● **SUPPLIED MATERIAL**
********

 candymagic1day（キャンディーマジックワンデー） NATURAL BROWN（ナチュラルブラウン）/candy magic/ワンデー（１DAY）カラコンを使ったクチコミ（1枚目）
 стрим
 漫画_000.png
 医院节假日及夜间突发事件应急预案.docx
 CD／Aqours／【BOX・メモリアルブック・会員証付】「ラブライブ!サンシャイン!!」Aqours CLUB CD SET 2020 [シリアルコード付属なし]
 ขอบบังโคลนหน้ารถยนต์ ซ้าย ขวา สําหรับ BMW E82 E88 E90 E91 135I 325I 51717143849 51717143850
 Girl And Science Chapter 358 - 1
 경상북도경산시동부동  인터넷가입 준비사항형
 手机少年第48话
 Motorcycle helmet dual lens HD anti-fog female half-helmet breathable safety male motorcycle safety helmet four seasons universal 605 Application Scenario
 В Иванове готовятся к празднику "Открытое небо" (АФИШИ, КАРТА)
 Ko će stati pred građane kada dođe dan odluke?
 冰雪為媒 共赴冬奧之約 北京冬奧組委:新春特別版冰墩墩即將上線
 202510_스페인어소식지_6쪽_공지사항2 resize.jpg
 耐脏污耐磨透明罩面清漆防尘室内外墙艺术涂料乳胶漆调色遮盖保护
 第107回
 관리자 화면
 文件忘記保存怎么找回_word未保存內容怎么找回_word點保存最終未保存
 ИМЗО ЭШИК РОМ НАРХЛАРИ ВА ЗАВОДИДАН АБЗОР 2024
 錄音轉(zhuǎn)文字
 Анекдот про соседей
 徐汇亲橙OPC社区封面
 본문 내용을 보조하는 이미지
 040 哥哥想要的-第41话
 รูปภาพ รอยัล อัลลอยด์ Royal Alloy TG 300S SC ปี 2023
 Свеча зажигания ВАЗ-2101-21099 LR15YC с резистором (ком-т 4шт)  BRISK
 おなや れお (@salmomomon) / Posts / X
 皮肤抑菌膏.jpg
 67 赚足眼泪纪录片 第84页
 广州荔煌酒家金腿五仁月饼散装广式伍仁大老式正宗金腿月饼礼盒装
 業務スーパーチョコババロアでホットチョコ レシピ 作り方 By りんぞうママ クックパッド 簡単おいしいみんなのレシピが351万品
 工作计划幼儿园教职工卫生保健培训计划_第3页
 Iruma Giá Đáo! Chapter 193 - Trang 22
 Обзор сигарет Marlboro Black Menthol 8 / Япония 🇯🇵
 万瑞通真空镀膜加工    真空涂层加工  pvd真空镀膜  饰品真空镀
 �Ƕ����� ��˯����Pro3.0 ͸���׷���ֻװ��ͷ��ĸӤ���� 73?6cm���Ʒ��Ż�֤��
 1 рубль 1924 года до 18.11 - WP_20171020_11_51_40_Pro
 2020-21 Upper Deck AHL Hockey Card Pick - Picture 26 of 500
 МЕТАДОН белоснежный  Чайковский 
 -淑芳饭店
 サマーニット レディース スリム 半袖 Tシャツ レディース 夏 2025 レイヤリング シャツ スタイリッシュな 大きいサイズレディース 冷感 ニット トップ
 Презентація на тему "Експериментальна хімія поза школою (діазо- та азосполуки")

********

● **ACTIVITY**
All of the lines above need to be given again exactly.

● **THE ANSWER**
 candymagic1day（キャンディーマジックワンデー） NATURAL BROWN（ナチュラルブラウン）/candy magic/ワンデー（１DAY）カラコンを使ったクチコミ（1枚目）
 стрим
 漫画_000.png
 医院节假日及夜间突发事件应急预案.docx
 CD／Aqours／【BOX・メモリアルブック・会員証付】「ラブライブ!サンシャイン!!」Aqours CLUB CD SET 2020 [シリアルコード付属なし]
 ขอบบังโคลนหน้ารถยนต์ ซ้าย ขวา สําหรับ BMW E82 E88 E90 E91 135I 325I 51717143849 51717143850
 Girl And Science Chapter 358 - 1
 경상북도경산시동부동  인터넷가입 준비사항형
 手机少年第48话
 Motorcycle helmet dual lens HD anti-fog female half-helmet breathable safety male motorcycle safety helmet four seasons universal 605 Application Scenario
 В Иванове готовятся к празднику "Открытое небо" (АФИШИ, КАРТА)
 Ko će stati pred građane kada dođe dan odluke?
 冰雪為媒 共赴冬奧之約 北京冬奧組委:新春特別版冰墩墩即將上線
 202510_스페인어소식지_6쪽_공지사항2 resize.jpg
 耐脏污耐磨透明罩面清漆防尘室内外墙艺术涂料乳胶漆调色遮盖保护
 第107回
 관리자 화면
 文件忘記保存怎么找回_word未保存內容怎么找回_word點保存最終未保存
 ИМЗО ЭШИК РОМ НАРХЛАРИ ВА ЗАВОДИДАН АБЗОР 2024
 錄音轉(zhuǎn)文字
 Анекдот про соседей
 徐汇亲橙OPC社区封面
 본문 내용을 보조하는 이미지
 040 哥哥想要的-第41话
 รูปภาพ รอยัล อัลลอยด์ Royal Alloy TG 300S SC ปี 2023
 Свеча зажигания ВАЗ-2101-21099 LR15YC с резистором (ком-т 4шт)  BRISK
 おなや れお (@salmomomon) / Posts / X
 皮肤抑菌膏.jpg
 67 赚足眼泪纪录片 第84页
 广州荔煌酒家金腿五仁月饼散装广式伍仁大老式正宗金腿月饼礼盒装
 業務スーパーチョコババロアでホットチョコ レシピ 作り方 By りんぞうママ クックパッド 簡単おいしいみんなのレシピが351万品
 工作计划幼儿园教职工卫生保健培训计划_第3页
 Iruma Giá Đáo! Chapter 193 - Trang 22
 Обзор сигарет Marlboro Black Menthol 8 / Япония 🇯🇵
 万瑞通真空镀膜加工    真空涂层加工  pvd真空镀膜  饰品真空镀
 �Ƕ����� ��˯����Pro3.0 ͸���׷���ֻװ��ͷ��ĸӤ���� 73?6cm���Ʒ��Ż�֤��
 1 рубль 1924 года до 18.11 - WP_20171020_11_51_40_Pro
 2020-21 Upper Deck AHL Hockey Card Pick - Picture 26 of 500
 МЕТАДОН белоснежный  Чайковский 
 -淑芳饭店
 サマーニット レディース スリム 半袖 Tシャツ レディース 夏 2025 レイヤリング シャツ スタイリッシュな 大きいサイズレディース 冷感 ニット トップ
 Презентація на тему "Експериментальна хімія поза школою (діазо- та азосполуки")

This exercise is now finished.